Starter Kit Cookbooks
The Starter Kit for LLM-based App Testing (Starter-Kit) is a set of voluntary guidelines developed by IMDA that coalesce rapidly emerging best practices and methodologies for LLM App testing. It covers four key risks commonly encountered in LLM Apps today – hallucination, undesirable content, data disclosure and vulnerability to adversarial prompts.
The Starter Kit includes two parts:
-
Testing guidance: Guidance on testing methodologies and guidance on selecting/designing meaningful tests. Also incorporates practical learnings from The Global AI Assurance Pilot, Industry workshops and inputs from the Cyber Security Agency of Singapore (CSA) and the Government Technology Agency of Singapore (GovTech), who have developed and conducted AI tests for government agencies and the industry.
-
Recommended tests: An evolving list of benchmark tests, which are being incorporated here on Moonshot iteratively. Please refer to the Starter Kit document for more details. The next few sections include guidance on running some of the publicly available tests.
We recommend using the Starter Kit cookbooks in Moonshot in conjunction with the Starter Kit document for an effective understanding of considerations like test applicability, how to interpret the results, and so on.
This section includes further details on the recommended tests in Starter Kit that are currently available in Moonshot Cookbooks. Upcoming updates are available in the respective risk sections.

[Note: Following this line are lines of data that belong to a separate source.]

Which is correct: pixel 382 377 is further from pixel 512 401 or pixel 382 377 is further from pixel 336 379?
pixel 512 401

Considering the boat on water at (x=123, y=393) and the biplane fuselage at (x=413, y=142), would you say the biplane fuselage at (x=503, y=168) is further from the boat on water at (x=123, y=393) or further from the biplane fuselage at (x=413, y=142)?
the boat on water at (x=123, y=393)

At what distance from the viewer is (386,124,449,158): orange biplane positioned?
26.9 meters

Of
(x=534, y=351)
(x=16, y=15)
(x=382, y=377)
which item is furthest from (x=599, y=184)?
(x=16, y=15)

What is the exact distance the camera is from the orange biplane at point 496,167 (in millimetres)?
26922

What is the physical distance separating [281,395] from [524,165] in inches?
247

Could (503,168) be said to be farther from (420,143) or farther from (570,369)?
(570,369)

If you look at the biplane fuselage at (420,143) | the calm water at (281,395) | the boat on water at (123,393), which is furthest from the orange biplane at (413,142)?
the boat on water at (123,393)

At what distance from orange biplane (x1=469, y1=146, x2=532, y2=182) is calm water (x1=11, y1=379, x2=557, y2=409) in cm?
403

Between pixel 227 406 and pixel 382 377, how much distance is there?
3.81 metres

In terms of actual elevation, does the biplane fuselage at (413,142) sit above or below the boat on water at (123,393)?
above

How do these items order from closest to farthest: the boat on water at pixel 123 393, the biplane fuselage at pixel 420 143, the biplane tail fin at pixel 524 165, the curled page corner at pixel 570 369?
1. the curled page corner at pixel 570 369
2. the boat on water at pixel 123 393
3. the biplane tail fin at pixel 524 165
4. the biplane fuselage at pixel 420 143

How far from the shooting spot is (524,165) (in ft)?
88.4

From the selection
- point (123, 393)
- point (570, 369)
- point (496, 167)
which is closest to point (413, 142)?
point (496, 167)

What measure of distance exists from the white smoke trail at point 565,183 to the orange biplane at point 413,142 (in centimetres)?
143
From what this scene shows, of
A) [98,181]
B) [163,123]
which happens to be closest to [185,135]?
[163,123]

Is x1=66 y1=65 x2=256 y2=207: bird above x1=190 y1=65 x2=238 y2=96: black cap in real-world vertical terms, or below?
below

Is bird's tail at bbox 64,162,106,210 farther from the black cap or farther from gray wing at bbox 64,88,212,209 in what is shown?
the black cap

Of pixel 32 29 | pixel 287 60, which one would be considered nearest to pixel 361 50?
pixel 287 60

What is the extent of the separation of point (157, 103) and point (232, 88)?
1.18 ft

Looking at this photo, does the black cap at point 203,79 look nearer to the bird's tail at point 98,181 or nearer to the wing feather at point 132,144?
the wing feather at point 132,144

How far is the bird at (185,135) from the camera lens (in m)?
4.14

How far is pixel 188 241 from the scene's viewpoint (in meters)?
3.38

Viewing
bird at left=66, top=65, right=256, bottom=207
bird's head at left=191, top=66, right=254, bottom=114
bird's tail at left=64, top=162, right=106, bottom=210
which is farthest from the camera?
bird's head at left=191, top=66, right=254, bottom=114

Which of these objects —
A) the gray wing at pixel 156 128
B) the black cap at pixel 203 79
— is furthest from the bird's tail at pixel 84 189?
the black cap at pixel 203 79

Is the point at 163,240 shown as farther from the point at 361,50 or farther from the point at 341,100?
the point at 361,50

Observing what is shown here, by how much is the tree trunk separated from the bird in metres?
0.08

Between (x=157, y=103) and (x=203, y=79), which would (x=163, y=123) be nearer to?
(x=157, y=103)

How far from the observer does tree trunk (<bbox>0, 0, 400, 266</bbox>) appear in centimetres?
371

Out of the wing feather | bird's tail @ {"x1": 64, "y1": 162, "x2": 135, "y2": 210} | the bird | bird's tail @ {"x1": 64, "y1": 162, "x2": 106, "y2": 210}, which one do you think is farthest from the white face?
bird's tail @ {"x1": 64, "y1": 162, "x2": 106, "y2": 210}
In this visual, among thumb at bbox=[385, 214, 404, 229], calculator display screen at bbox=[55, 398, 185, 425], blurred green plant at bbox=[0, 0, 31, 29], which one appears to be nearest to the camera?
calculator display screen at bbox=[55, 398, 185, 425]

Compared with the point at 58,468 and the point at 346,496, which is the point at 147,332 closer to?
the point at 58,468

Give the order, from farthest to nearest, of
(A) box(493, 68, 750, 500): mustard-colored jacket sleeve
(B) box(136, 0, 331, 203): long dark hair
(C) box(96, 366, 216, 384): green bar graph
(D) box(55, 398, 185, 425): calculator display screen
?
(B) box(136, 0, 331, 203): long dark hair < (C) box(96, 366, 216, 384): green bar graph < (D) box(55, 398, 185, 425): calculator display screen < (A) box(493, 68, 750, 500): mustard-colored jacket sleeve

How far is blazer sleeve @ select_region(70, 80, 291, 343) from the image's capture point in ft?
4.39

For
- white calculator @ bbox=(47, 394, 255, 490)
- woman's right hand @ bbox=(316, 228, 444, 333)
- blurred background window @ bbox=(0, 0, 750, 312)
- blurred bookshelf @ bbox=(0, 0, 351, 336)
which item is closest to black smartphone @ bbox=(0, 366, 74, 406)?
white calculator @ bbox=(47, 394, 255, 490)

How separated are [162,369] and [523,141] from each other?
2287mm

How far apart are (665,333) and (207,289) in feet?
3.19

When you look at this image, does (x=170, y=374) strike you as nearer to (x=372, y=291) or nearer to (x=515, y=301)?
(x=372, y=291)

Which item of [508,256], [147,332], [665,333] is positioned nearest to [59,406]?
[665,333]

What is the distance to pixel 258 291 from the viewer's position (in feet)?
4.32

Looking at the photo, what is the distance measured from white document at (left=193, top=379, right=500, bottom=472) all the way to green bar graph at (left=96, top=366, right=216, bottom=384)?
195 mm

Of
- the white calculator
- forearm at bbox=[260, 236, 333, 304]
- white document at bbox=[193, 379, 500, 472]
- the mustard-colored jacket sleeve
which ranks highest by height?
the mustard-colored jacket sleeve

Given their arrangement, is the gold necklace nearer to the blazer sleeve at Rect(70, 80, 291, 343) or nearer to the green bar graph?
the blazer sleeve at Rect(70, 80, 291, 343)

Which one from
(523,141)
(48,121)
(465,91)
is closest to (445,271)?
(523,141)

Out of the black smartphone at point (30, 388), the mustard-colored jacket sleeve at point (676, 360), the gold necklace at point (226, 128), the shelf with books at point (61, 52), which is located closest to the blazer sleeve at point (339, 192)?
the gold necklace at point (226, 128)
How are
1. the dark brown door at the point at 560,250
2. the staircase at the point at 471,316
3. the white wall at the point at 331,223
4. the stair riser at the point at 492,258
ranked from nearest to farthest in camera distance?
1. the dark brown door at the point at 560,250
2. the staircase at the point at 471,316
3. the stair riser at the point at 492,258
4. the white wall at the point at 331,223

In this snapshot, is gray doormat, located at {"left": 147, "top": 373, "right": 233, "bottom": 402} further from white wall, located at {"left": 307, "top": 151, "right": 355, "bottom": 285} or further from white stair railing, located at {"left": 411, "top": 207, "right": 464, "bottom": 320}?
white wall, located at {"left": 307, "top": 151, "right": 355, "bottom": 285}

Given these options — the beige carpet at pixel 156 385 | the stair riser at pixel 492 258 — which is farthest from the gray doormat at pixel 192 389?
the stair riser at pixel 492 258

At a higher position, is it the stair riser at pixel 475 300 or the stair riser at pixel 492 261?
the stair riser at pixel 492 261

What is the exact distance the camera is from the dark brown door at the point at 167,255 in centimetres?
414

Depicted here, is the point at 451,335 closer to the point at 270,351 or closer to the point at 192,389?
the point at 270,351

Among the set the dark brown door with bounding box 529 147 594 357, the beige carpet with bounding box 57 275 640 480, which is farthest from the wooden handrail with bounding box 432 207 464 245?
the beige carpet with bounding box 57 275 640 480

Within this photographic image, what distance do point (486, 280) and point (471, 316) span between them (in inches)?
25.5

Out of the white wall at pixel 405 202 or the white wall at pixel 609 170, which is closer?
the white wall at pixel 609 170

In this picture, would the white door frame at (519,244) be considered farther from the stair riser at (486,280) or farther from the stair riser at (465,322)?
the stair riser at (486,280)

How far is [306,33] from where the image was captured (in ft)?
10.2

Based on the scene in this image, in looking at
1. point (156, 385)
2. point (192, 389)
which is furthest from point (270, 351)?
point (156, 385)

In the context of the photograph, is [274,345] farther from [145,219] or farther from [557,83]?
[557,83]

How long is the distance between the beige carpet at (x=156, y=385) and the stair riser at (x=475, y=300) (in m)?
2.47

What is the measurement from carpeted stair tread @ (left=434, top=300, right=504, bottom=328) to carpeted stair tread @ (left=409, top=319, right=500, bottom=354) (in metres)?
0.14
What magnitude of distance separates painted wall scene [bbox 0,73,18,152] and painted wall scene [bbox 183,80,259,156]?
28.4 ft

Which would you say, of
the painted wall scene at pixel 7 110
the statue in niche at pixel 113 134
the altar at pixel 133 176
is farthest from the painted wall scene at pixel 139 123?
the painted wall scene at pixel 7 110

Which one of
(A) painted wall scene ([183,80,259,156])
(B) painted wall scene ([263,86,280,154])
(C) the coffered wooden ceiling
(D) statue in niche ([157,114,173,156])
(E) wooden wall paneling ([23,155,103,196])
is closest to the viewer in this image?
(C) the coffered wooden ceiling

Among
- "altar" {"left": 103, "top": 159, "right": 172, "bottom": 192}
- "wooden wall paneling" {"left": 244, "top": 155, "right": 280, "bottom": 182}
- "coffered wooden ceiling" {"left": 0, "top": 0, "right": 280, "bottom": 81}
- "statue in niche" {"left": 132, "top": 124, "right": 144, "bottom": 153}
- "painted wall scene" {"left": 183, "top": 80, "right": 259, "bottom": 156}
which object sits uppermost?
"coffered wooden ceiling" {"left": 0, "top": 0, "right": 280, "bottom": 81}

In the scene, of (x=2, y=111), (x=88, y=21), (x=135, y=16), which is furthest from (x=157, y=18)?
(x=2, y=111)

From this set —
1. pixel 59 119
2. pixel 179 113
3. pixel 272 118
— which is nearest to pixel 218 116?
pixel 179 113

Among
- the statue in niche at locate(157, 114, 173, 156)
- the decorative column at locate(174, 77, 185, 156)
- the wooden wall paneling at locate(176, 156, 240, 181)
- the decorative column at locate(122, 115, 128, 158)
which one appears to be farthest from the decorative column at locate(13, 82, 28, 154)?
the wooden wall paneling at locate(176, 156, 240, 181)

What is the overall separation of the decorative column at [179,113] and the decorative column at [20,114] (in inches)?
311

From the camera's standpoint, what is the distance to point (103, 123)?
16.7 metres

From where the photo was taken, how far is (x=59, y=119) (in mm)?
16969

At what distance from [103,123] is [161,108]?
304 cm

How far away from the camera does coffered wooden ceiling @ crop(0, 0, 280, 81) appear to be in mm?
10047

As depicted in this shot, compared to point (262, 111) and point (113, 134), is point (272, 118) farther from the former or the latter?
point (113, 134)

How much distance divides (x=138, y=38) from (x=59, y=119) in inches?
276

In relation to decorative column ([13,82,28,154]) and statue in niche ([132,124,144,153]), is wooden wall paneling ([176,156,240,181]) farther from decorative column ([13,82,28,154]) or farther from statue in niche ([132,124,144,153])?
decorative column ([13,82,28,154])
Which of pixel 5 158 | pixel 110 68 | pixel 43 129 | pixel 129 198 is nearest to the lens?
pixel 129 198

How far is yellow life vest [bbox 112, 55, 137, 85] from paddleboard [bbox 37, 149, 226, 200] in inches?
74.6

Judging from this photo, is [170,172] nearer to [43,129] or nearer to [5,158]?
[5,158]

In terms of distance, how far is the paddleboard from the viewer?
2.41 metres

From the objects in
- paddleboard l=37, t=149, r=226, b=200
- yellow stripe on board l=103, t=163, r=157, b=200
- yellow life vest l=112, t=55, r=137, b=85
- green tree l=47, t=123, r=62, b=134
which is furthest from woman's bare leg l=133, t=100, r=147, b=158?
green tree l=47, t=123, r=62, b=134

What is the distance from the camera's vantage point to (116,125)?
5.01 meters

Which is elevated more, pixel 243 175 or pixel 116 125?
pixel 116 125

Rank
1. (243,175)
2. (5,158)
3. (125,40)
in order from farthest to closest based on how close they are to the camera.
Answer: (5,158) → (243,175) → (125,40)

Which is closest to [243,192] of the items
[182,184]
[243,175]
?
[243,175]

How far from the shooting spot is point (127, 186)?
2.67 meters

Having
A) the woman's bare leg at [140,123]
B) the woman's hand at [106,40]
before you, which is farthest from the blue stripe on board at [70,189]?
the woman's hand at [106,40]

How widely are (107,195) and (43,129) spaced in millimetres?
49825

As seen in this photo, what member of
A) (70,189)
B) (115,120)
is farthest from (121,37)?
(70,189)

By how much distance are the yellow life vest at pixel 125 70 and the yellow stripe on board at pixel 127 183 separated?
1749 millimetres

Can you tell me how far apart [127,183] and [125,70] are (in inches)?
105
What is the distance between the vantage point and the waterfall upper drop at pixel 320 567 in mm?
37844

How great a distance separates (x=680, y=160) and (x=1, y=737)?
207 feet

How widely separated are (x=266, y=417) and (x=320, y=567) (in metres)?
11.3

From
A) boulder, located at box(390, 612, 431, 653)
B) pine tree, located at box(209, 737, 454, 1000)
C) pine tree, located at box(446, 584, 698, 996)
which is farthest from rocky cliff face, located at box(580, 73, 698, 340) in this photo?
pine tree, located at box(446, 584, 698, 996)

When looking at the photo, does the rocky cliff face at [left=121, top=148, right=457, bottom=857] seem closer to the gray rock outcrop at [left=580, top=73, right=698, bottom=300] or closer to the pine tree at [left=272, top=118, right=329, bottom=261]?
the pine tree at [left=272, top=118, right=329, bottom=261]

Currently, each risk area has a cookbook associated with it:
- Hallucination Cookbook
- Undesirable Content Cookbook
- Data Disclosure Cookbook
- Adversarial Prompts Cookbook
The starter kit cookbooks follow the same structure as other cookbooks - for a refresher on cookbooks, recipes, datasets and metrics, please visit the components of moonshot section here.
Hallucination Cookbook
A set of tests that assess factual accuracy, namely general knowledge across different domains (e.g. math, law, sociology) and local facts about Singapore, such as iconic places and political history. Answers are expected to be multiple-choice or short-form. Currently, this cookbook includes the following tests:
Test | Description | Expected format for the test (prompt/response) | Number of prompts |
---|---|---|---|
MMLU | Measures ability to answer accurately across 57 tasks including elementary mathematics, US history, computer science, law, and more. The higher the grade, the better the system performs. | MCQ question with categorical response | 17,487 |
Facts About Singapore | Tests knowledge related to Singapore across 7 topics including political history, public housing, transport etc. Curated in-house | True/False and MCQ format with categorical response | 276 |
Coming soon
Upcoming tests to be included in this cookbook include SimpleQA, CNN/DailyMail and others.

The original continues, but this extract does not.